Wednesday, December 2, 2015

My grandma lived until she was 102. She died yesterday, December 1st

My siblings are suffering in silence. I respect that, truly I do. I hope they respect that I'm not.

I have never suffered in silence.

In fact, I suffered so loudly that I was sent to my room frequently because of it.

Don't hate the squeaky wheel. It's not just a show or an exaggeration; we really do hurt that much and we really do require that much grease. I've been told how annoying this is. Requests to stop or ease up on the sensitivity was/is met with confusion.

Try asking yellow to kindly stop being that colour.

My brain is screwy with it's analogies and metaphors today, my committed reader.

I just wanted to say that maybe if I hadn't been sent to my room when I cried, that my emotions wouldn't be so confusing.

All they needed to do was acknowledge my sadness.

It shouldn't have mattered if it was spilled milk or if my cat just died. As a child, I was (and still am) entitled to my feelings. To a child....to me (to all children) that sadness was necessary to feel, it was necessary to express. It needed to identified at the very least.

And now I'm 36 and still bitter. Well, not right this minute. Right this minute I'm sad.

Ya know, like I mentioned in my Facebook status, I'm soft and squishy. I'm fluffy and colourful. Think pink hearts, rainbows, and Hello Kitty. Picture daisies and hot pink hair ribbons. That's me.

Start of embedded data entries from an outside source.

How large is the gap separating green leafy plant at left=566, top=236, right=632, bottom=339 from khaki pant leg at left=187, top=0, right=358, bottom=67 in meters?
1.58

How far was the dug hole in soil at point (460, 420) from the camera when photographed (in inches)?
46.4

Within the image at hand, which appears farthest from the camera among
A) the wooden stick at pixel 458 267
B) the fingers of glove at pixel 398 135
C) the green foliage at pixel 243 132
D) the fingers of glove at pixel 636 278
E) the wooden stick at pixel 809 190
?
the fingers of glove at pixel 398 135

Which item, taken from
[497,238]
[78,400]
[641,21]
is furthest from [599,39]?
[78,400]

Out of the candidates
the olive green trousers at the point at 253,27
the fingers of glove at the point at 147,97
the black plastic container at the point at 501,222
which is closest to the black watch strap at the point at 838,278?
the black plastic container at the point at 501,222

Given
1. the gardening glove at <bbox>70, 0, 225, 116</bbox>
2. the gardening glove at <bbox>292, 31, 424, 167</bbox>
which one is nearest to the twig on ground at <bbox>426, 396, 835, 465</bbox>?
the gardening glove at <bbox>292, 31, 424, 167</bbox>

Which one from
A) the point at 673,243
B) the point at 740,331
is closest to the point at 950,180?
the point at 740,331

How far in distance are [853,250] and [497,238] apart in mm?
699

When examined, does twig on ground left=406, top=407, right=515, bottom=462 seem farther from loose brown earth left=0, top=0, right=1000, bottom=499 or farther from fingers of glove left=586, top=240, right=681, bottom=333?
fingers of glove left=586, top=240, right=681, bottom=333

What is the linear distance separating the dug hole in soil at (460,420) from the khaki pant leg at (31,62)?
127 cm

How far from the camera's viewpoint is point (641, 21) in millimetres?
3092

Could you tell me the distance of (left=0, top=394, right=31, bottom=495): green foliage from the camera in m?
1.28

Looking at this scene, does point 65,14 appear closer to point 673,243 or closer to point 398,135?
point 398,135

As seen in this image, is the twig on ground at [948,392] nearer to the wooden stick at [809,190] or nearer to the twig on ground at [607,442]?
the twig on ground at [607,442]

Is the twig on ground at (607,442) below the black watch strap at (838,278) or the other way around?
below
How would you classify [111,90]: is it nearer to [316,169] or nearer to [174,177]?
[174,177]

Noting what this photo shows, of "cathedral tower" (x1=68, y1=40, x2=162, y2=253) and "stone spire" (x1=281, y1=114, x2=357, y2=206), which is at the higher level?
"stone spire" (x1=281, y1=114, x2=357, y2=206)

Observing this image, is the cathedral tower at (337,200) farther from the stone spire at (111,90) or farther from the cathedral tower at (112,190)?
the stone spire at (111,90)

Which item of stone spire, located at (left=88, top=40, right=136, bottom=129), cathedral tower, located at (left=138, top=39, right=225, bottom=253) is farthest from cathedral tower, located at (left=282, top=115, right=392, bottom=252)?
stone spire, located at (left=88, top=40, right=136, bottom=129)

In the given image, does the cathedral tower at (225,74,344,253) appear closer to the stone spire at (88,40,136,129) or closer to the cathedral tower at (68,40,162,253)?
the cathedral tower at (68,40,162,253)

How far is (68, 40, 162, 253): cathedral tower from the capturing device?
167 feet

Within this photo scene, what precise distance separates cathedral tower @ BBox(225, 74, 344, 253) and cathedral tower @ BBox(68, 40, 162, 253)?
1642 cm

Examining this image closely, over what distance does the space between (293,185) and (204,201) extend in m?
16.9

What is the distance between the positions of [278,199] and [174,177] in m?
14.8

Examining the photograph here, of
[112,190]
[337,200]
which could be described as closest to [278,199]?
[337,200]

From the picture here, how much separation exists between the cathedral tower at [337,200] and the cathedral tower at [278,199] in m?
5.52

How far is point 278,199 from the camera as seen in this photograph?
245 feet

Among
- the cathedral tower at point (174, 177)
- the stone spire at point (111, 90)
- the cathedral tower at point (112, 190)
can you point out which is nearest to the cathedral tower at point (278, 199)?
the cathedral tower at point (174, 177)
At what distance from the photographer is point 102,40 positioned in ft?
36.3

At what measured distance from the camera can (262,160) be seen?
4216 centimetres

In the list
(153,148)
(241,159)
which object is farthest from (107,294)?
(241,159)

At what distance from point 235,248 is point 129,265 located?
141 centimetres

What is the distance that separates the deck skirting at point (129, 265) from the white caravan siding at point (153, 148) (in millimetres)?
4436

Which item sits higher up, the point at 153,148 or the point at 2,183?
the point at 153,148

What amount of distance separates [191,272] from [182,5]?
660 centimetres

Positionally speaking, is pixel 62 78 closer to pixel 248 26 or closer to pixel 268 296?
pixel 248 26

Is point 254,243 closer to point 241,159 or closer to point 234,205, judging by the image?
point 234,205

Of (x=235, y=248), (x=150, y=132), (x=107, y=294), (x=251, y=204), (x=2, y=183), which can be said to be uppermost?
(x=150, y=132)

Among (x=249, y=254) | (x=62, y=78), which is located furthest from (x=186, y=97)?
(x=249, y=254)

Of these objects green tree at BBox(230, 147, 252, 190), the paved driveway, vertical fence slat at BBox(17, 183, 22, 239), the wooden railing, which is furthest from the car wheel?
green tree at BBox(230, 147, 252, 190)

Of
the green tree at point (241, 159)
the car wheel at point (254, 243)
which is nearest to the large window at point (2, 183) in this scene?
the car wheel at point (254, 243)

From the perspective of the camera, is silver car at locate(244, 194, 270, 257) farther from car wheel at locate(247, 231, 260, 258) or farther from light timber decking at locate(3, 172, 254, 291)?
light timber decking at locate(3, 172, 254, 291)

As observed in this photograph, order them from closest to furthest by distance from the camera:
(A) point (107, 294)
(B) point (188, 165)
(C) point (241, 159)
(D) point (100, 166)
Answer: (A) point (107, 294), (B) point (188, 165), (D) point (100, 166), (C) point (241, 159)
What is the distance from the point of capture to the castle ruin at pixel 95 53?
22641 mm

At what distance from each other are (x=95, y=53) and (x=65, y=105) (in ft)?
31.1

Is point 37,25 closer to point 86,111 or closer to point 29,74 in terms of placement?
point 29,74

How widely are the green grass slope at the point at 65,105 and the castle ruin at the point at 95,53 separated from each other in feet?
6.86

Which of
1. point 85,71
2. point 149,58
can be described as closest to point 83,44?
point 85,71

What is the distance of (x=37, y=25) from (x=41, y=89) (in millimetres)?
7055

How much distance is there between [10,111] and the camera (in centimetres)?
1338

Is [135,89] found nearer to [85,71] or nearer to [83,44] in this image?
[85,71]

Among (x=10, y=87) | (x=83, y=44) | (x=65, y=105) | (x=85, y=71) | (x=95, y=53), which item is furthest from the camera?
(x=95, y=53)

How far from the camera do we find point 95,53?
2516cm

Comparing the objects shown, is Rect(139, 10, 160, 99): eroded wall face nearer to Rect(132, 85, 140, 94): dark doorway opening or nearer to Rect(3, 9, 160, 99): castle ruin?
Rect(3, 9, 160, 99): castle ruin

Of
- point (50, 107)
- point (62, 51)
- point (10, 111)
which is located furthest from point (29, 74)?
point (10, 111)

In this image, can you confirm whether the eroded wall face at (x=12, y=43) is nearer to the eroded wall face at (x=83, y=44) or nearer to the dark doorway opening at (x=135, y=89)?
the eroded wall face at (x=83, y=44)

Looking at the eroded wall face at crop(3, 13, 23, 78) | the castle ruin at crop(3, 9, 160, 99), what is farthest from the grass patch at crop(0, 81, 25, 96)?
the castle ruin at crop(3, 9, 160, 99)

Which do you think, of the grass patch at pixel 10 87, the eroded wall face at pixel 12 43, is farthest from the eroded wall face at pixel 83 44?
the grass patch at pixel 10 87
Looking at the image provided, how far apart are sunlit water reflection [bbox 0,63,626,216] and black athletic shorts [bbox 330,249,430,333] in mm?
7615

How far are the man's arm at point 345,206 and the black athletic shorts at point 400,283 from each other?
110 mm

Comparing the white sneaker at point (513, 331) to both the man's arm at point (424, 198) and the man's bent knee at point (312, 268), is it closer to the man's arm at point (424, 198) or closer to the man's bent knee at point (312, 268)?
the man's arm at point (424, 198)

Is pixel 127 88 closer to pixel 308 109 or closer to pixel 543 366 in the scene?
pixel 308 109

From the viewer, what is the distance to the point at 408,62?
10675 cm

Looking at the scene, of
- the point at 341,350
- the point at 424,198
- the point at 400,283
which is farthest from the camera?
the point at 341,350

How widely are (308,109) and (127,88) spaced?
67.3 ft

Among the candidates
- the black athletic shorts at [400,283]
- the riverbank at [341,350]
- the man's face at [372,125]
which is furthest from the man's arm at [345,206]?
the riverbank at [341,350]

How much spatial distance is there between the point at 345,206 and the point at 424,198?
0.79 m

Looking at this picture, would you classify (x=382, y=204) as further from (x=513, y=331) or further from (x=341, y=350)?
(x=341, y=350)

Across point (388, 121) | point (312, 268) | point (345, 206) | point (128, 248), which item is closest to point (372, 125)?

Now, I've met some hard people in my life. Some people that weren't penetrable. And ya know what my soft squishy personality does to those hard asses? It softens them just enough that they feel good. Next thing you know, little heart bubbles are creeping into their soul and making them smile. They really can't help it, ya know.

I have either that affect on the hard asses, or one of annoyance. I'm hurt by those but I'm sensitive, so that's ok.

Welp, guess I'll sort out more feelings later. Thanks for humouring me.